Not many late-period (1980-1995) enlarger lenses have circular irises, although they were the norm in previous eras. Some don’t even have a ‘wide-open’ setting: the largest aperture in the Fujinon EX range, for instance, is hexagonal. The problem is that enlarger lenses are frequently (but not always) optimised for best performance one or two stops down, forcing the shooter to choose between best in-focus performance, but weird bokeh (stopped down), or slight softness and smooth bokeh (or at least round bokeh balls) wide open. In the case of Fujinon’s EX range, you don’t have that choice: bokeh balls are perpetually hexagonal because the aperture never opens the full width of the barrel. Conversely, in the case of Componon-S models the bokeh is uglier wide than stopped down. You have to know your lens.

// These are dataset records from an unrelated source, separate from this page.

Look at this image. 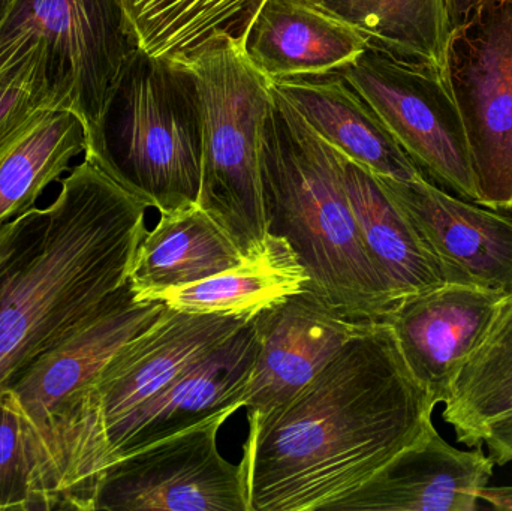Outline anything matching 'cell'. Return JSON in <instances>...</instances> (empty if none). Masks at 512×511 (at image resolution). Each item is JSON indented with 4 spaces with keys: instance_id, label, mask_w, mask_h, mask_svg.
Segmentation results:
<instances>
[{
    "instance_id": "obj_2",
    "label": "cell",
    "mask_w": 512,
    "mask_h": 511,
    "mask_svg": "<svg viewBox=\"0 0 512 511\" xmlns=\"http://www.w3.org/2000/svg\"><path fill=\"white\" fill-rule=\"evenodd\" d=\"M146 203L89 159L0 225V395L129 281Z\"/></svg>"
},
{
    "instance_id": "obj_13",
    "label": "cell",
    "mask_w": 512,
    "mask_h": 511,
    "mask_svg": "<svg viewBox=\"0 0 512 511\" xmlns=\"http://www.w3.org/2000/svg\"><path fill=\"white\" fill-rule=\"evenodd\" d=\"M373 321L348 317L312 290L255 315L259 353L243 395L249 417H264L291 401Z\"/></svg>"
},
{
    "instance_id": "obj_24",
    "label": "cell",
    "mask_w": 512,
    "mask_h": 511,
    "mask_svg": "<svg viewBox=\"0 0 512 511\" xmlns=\"http://www.w3.org/2000/svg\"><path fill=\"white\" fill-rule=\"evenodd\" d=\"M86 147V129L72 111H51L36 123L0 158V225L35 207Z\"/></svg>"
},
{
    "instance_id": "obj_3",
    "label": "cell",
    "mask_w": 512,
    "mask_h": 511,
    "mask_svg": "<svg viewBox=\"0 0 512 511\" xmlns=\"http://www.w3.org/2000/svg\"><path fill=\"white\" fill-rule=\"evenodd\" d=\"M259 162L268 236L289 243L309 275L307 290L348 317L384 320L397 302L364 248L342 153L273 86Z\"/></svg>"
},
{
    "instance_id": "obj_12",
    "label": "cell",
    "mask_w": 512,
    "mask_h": 511,
    "mask_svg": "<svg viewBox=\"0 0 512 511\" xmlns=\"http://www.w3.org/2000/svg\"><path fill=\"white\" fill-rule=\"evenodd\" d=\"M375 177L435 255L445 281L511 293V216L453 197L426 177Z\"/></svg>"
},
{
    "instance_id": "obj_14",
    "label": "cell",
    "mask_w": 512,
    "mask_h": 511,
    "mask_svg": "<svg viewBox=\"0 0 512 511\" xmlns=\"http://www.w3.org/2000/svg\"><path fill=\"white\" fill-rule=\"evenodd\" d=\"M507 294L447 284L402 300L387 317L403 359L436 405L450 398L454 381L495 320Z\"/></svg>"
},
{
    "instance_id": "obj_6",
    "label": "cell",
    "mask_w": 512,
    "mask_h": 511,
    "mask_svg": "<svg viewBox=\"0 0 512 511\" xmlns=\"http://www.w3.org/2000/svg\"><path fill=\"white\" fill-rule=\"evenodd\" d=\"M442 74L465 123L477 204L512 210V0H484L453 29Z\"/></svg>"
},
{
    "instance_id": "obj_29",
    "label": "cell",
    "mask_w": 512,
    "mask_h": 511,
    "mask_svg": "<svg viewBox=\"0 0 512 511\" xmlns=\"http://www.w3.org/2000/svg\"><path fill=\"white\" fill-rule=\"evenodd\" d=\"M481 501H486L493 509L512 510V486L507 488H490L481 492Z\"/></svg>"
},
{
    "instance_id": "obj_25",
    "label": "cell",
    "mask_w": 512,
    "mask_h": 511,
    "mask_svg": "<svg viewBox=\"0 0 512 511\" xmlns=\"http://www.w3.org/2000/svg\"><path fill=\"white\" fill-rule=\"evenodd\" d=\"M56 110H68V95L45 42H20L0 51V158Z\"/></svg>"
},
{
    "instance_id": "obj_17",
    "label": "cell",
    "mask_w": 512,
    "mask_h": 511,
    "mask_svg": "<svg viewBox=\"0 0 512 511\" xmlns=\"http://www.w3.org/2000/svg\"><path fill=\"white\" fill-rule=\"evenodd\" d=\"M271 86L346 158L378 176L405 182L424 177L372 105L339 71L283 78Z\"/></svg>"
},
{
    "instance_id": "obj_16",
    "label": "cell",
    "mask_w": 512,
    "mask_h": 511,
    "mask_svg": "<svg viewBox=\"0 0 512 511\" xmlns=\"http://www.w3.org/2000/svg\"><path fill=\"white\" fill-rule=\"evenodd\" d=\"M243 51L270 83L340 71L366 51L363 36L315 0H265Z\"/></svg>"
},
{
    "instance_id": "obj_22",
    "label": "cell",
    "mask_w": 512,
    "mask_h": 511,
    "mask_svg": "<svg viewBox=\"0 0 512 511\" xmlns=\"http://www.w3.org/2000/svg\"><path fill=\"white\" fill-rule=\"evenodd\" d=\"M512 416V294L457 375L444 419L465 446L483 447L490 425Z\"/></svg>"
},
{
    "instance_id": "obj_9",
    "label": "cell",
    "mask_w": 512,
    "mask_h": 511,
    "mask_svg": "<svg viewBox=\"0 0 512 511\" xmlns=\"http://www.w3.org/2000/svg\"><path fill=\"white\" fill-rule=\"evenodd\" d=\"M231 416L204 420L105 468L92 511H249L242 464L218 447Z\"/></svg>"
},
{
    "instance_id": "obj_30",
    "label": "cell",
    "mask_w": 512,
    "mask_h": 511,
    "mask_svg": "<svg viewBox=\"0 0 512 511\" xmlns=\"http://www.w3.org/2000/svg\"><path fill=\"white\" fill-rule=\"evenodd\" d=\"M17 0H0V23L5 20Z\"/></svg>"
},
{
    "instance_id": "obj_26",
    "label": "cell",
    "mask_w": 512,
    "mask_h": 511,
    "mask_svg": "<svg viewBox=\"0 0 512 511\" xmlns=\"http://www.w3.org/2000/svg\"><path fill=\"white\" fill-rule=\"evenodd\" d=\"M30 465L23 417L14 393L0 395V510L32 511Z\"/></svg>"
},
{
    "instance_id": "obj_19",
    "label": "cell",
    "mask_w": 512,
    "mask_h": 511,
    "mask_svg": "<svg viewBox=\"0 0 512 511\" xmlns=\"http://www.w3.org/2000/svg\"><path fill=\"white\" fill-rule=\"evenodd\" d=\"M245 260L227 231L198 204L161 213L135 252L129 284L138 300L225 272Z\"/></svg>"
},
{
    "instance_id": "obj_5",
    "label": "cell",
    "mask_w": 512,
    "mask_h": 511,
    "mask_svg": "<svg viewBox=\"0 0 512 511\" xmlns=\"http://www.w3.org/2000/svg\"><path fill=\"white\" fill-rule=\"evenodd\" d=\"M203 113L198 206L236 243L243 257L267 248L261 182V135L271 83L231 39H218L189 59Z\"/></svg>"
},
{
    "instance_id": "obj_28",
    "label": "cell",
    "mask_w": 512,
    "mask_h": 511,
    "mask_svg": "<svg viewBox=\"0 0 512 511\" xmlns=\"http://www.w3.org/2000/svg\"><path fill=\"white\" fill-rule=\"evenodd\" d=\"M484 0H447L448 12H450L453 29L462 26L471 17L472 12L483 3Z\"/></svg>"
},
{
    "instance_id": "obj_18",
    "label": "cell",
    "mask_w": 512,
    "mask_h": 511,
    "mask_svg": "<svg viewBox=\"0 0 512 511\" xmlns=\"http://www.w3.org/2000/svg\"><path fill=\"white\" fill-rule=\"evenodd\" d=\"M343 177L364 248L397 305L447 284L441 264L375 174L342 155Z\"/></svg>"
},
{
    "instance_id": "obj_1",
    "label": "cell",
    "mask_w": 512,
    "mask_h": 511,
    "mask_svg": "<svg viewBox=\"0 0 512 511\" xmlns=\"http://www.w3.org/2000/svg\"><path fill=\"white\" fill-rule=\"evenodd\" d=\"M435 408L391 327L373 321L291 401L249 417V511H327L417 440Z\"/></svg>"
},
{
    "instance_id": "obj_8",
    "label": "cell",
    "mask_w": 512,
    "mask_h": 511,
    "mask_svg": "<svg viewBox=\"0 0 512 511\" xmlns=\"http://www.w3.org/2000/svg\"><path fill=\"white\" fill-rule=\"evenodd\" d=\"M45 42L68 110L95 131L108 96L138 48L116 0H17L0 23V51Z\"/></svg>"
},
{
    "instance_id": "obj_15",
    "label": "cell",
    "mask_w": 512,
    "mask_h": 511,
    "mask_svg": "<svg viewBox=\"0 0 512 511\" xmlns=\"http://www.w3.org/2000/svg\"><path fill=\"white\" fill-rule=\"evenodd\" d=\"M496 462L448 444L433 422L357 491L327 511H475Z\"/></svg>"
},
{
    "instance_id": "obj_27",
    "label": "cell",
    "mask_w": 512,
    "mask_h": 511,
    "mask_svg": "<svg viewBox=\"0 0 512 511\" xmlns=\"http://www.w3.org/2000/svg\"><path fill=\"white\" fill-rule=\"evenodd\" d=\"M489 447L493 461L498 465L512 462V416L489 426L483 438V447Z\"/></svg>"
},
{
    "instance_id": "obj_10",
    "label": "cell",
    "mask_w": 512,
    "mask_h": 511,
    "mask_svg": "<svg viewBox=\"0 0 512 511\" xmlns=\"http://www.w3.org/2000/svg\"><path fill=\"white\" fill-rule=\"evenodd\" d=\"M164 300H138L129 281L83 324L35 360L8 387L23 417L32 483L51 435L69 405L101 374L111 357L167 312ZM32 498V495H30Z\"/></svg>"
},
{
    "instance_id": "obj_11",
    "label": "cell",
    "mask_w": 512,
    "mask_h": 511,
    "mask_svg": "<svg viewBox=\"0 0 512 511\" xmlns=\"http://www.w3.org/2000/svg\"><path fill=\"white\" fill-rule=\"evenodd\" d=\"M259 353L255 317L207 351L158 395L108 429L90 473V511L105 468L129 453L186 431L204 420L243 408Z\"/></svg>"
},
{
    "instance_id": "obj_20",
    "label": "cell",
    "mask_w": 512,
    "mask_h": 511,
    "mask_svg": "<svg viewBox=\"0 0 512 511\" xmlns=\"http://www.w3.org/2000/svg\"><path fill=\"white\" fill-rule=\"evenodd\" d=\"M138 48L183 60L218 39L243 47L265 0H116Z\"/></svg>"
},
{
    "instance_id": "obj_21",
    "label": "cell",
    "mask_w": 512,
    "mask_h": 511,
    "mask_svg": "<svg viewBox=\"0 0 512 511\" xmlns=\"http://www.w3.org/2000/svg\"><path fill=\"white\" fill-rule=\"evenodd\" d=\"M307 284L309 275L289 243L270 236L267 248L256 257L203 281L159 291L147 300H164L171 309L191 314L254 317L306 290Z\"/></svg>"
},
{
    "instance_id": "obj_7",
    "label": "cell",
    "mask_w": 512,
    "mask_h": 511,
    "mask_svg": "<svg viewBox=\"0 0 512 511\" xmlns=\"http://www.w3.org/2000/svg\"><path fill=\"white\" fill-rule=\"evenodd\" d=\"M339 72L372 105L424 177L477 203L465 123L439 69L367 47Z\"/></svg>"
},
{
    "instance_id": "obj_23",
    "label": "cell",
    "mask_w": 512,
    "mask_h": 511,
    "mask_svg": "<svg viewBox=\"0 0 512 511\" xmlns=\"http://www.w3.org/2000/svg\"><path fill=\"white\" fill-rule=\"evenodd\" d=\"M354 27L367 47L444 71L453 33L447 0H315Z\"/></svg>"
},
{
    "instance_id": "obj_31",
    "label": "cell",
    "mask_w": 512,
    "mask_h": 511,
    "mask_svg": "<svg viewBox=\"0 0 512 511\" xmlns=\"http://www.w3.org/2000/svg\"><path fill=\"white\" fill-rule=\"evenodd\" d=\"M512 294V293H511Z\"/></svg>"
},
{
    "instance_id": "obj_4",
    "label": "cell",
    "mask_w": 512,
    "mask_h": 511,
    "mask_svg": "<svg viewBox=\"0 0 512 511\" xmlns=\"http://www.w3.org/2000/svg\"><path fill=\"white\" fill-rule=\"evenodd\" d=\"M84 158L161 213L198 204L203 113L192 69L138 50L87 137Z\"/></svg>"
}]
</instances>
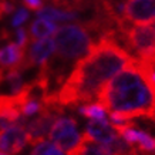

Bokeh wasn’t a thing when enlarger lenses were invented, and in their native habitat a defocused area means something is broken. So pleasant bokeh in an enlarger lens is a fluke, and few lenses are ‘commendable’ – by which I’m making a personal value judgment penalising ‘cats-eyes’ and rings or ‘doubling artefacts’ in favour of what some call ‘neutral bokeh’. That said, if you like ‘swirly’ or ‘soap bubble’ bokeh, you’ll be happy with many of the left-field effects produced by the wide, wonky world of enlarger lens aperture configuration.
Similarly, pleasing sunstars are rendered (or not) entirely out of accord with the manufacturer’s intent. They were never on the agenda. As it happens, some lenses (the EL Nikkors, Minolta CE, Fujinon EX) offer tight, handsomely spiked stars with minimal glow. Others, like the Rodenstock Apo Rodagons, stoically refuse to do so at any aperture.
I’ll be following this introduction to enlarger lenses with a series of articles demonstrating how to mount, focus and modify them; an overview of previous reviews; and overall and manufacturer-specific tests comparing a wide range of lenses with regard to optical performance and issues encountered in use. Happy hunting.